* DATASET RECORDS:
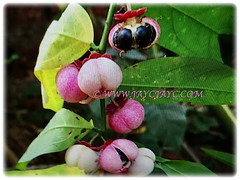 Fruits of Sauropus androgynus (Star Gooseberry, Sweet Leaf Bush, Sabah Vegetable, Katuk, Sayur Manis in Malay) with numerous black seeds, March 6 2018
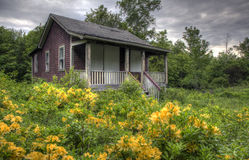 Abandoned House with Overgrown Yard. An abandoned house with wood over windows stands in an overgrown yard with yellow flowers Royalty Free Stock Image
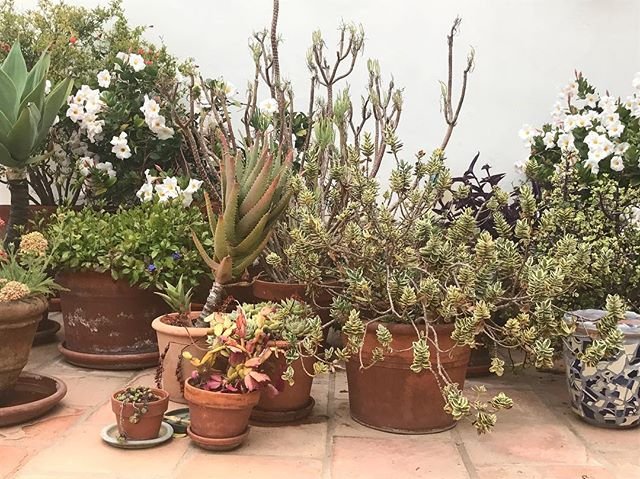 Favorite season, favorite botanicals.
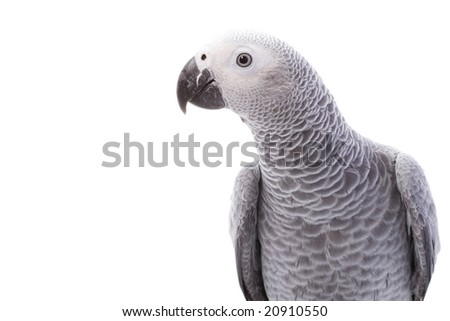 African Grey Parrot (Psittacus erithacus) on white background. - stock photo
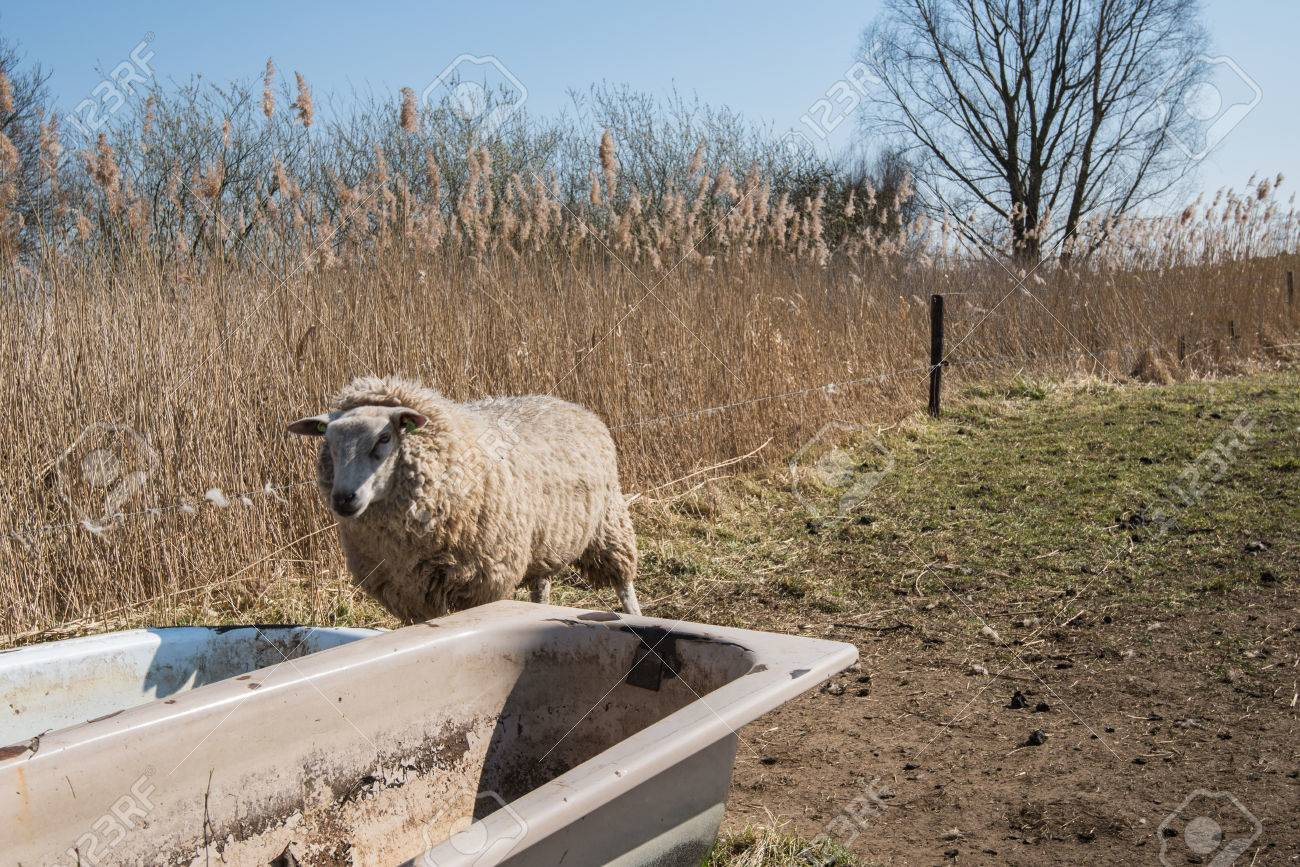 Lonely and dehydrated sheep in winter coat looks in vain at dried bathtubs standing at the edge of the meadow. Stock Photo - 25917773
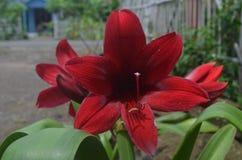 Die roten und roten Lilien, die sehr stark sind, lassen Augen überraschen und Blätter treiben Grün lizenzfreie stockfotografie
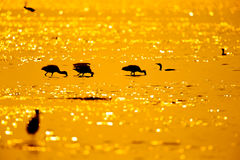 Silhouette of Black-faced Spoonbill (Platalea minor) seeking food in sea with twilight Royalty Free Stock Image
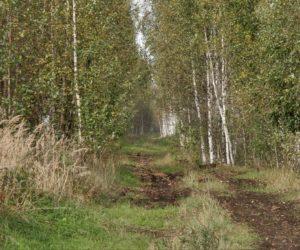 Дубненский болотный массив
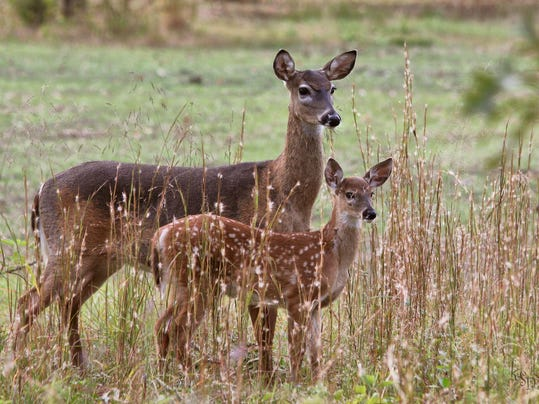 Whitetailed_Deer-Doe_(Kim_McFry)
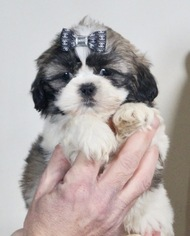 Shih Tzu Puppy For Sale in WARSAW, IN, USA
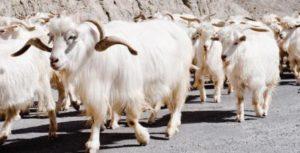 kashmiri sheep
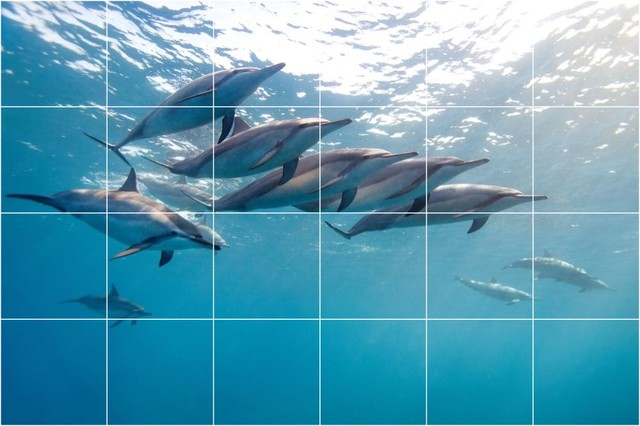 Awesome Rennara39s Dolphin Mural Bathroom Tiles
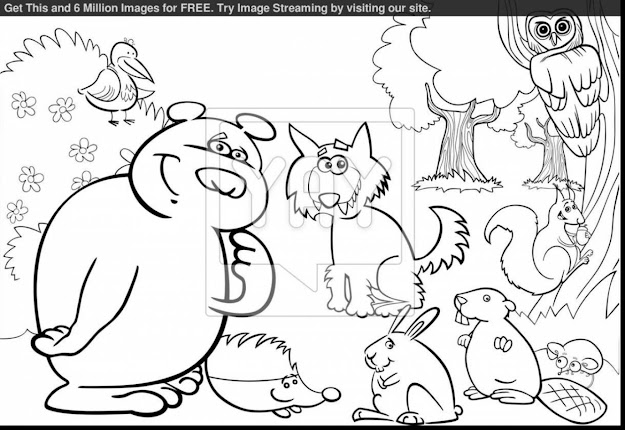 Awesome Forest Animals Coloring Pages With Rainforest Coloring Pages And  Rainforest Coloring Pages To Print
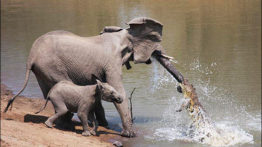 Elephant Hunting by Crocodile
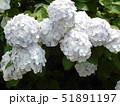 白の紫陽花 51891197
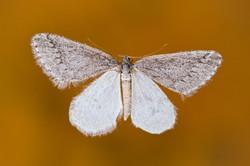 Moth In Water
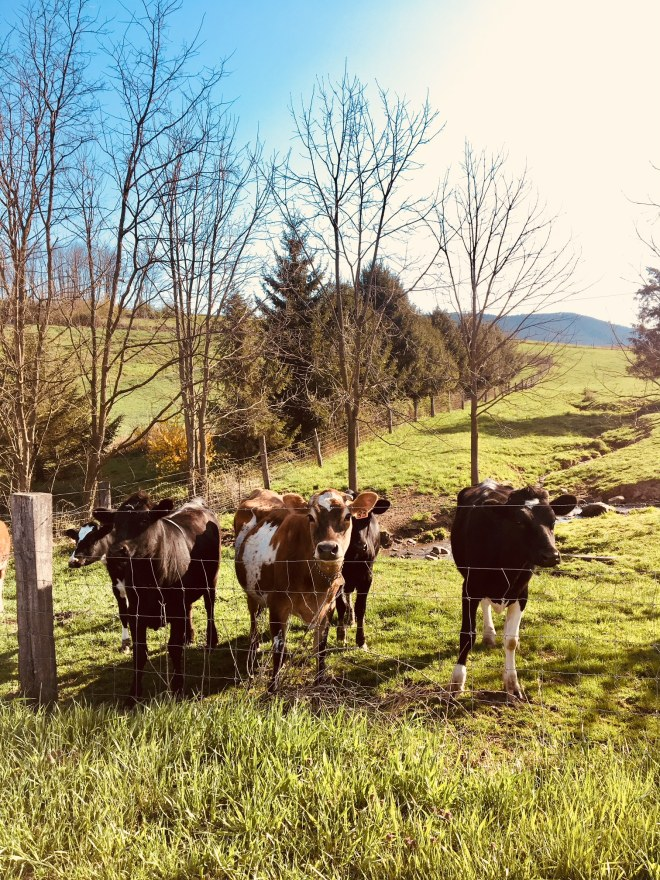 cow neighbors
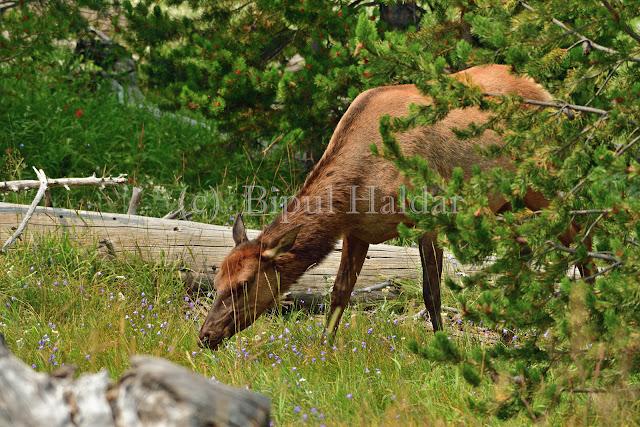 Yellowstone Elk Munching on Grass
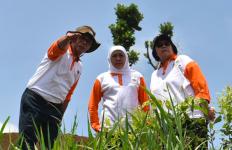 Pulihkan DAS, Menteri Siti Minta Warga Tak Buang Sampah Popok di Sungai - JPNN.com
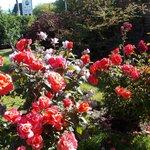 muy linda la entrada llena de flores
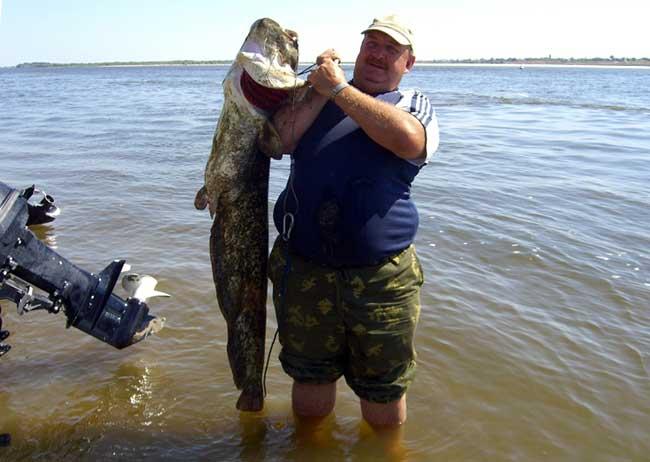 летняя рыбалка на нижней волге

* WORK ITEM:
In the entries above, find the line with "kashmiri sheep" and the line with "Yellowstone Elk Munching on Grass". Return exactly those lines and all the ones between them, pictures excluded.

* THE COMPLETED TASK:
 kashmiri sheep
 Awesome Rennara39s Dolphin Mural Bathroom Tiles
 Awesome Forest Animals Coloring Pages With Rainforest Coloring Pages And  Rainforest Coloring Pages To Print
 Elephant Hunting by Crocodile
 白の紫陽花 51891197
 Moth In Water
 cow neighbors
 Yellowstone Elk Munching on Grass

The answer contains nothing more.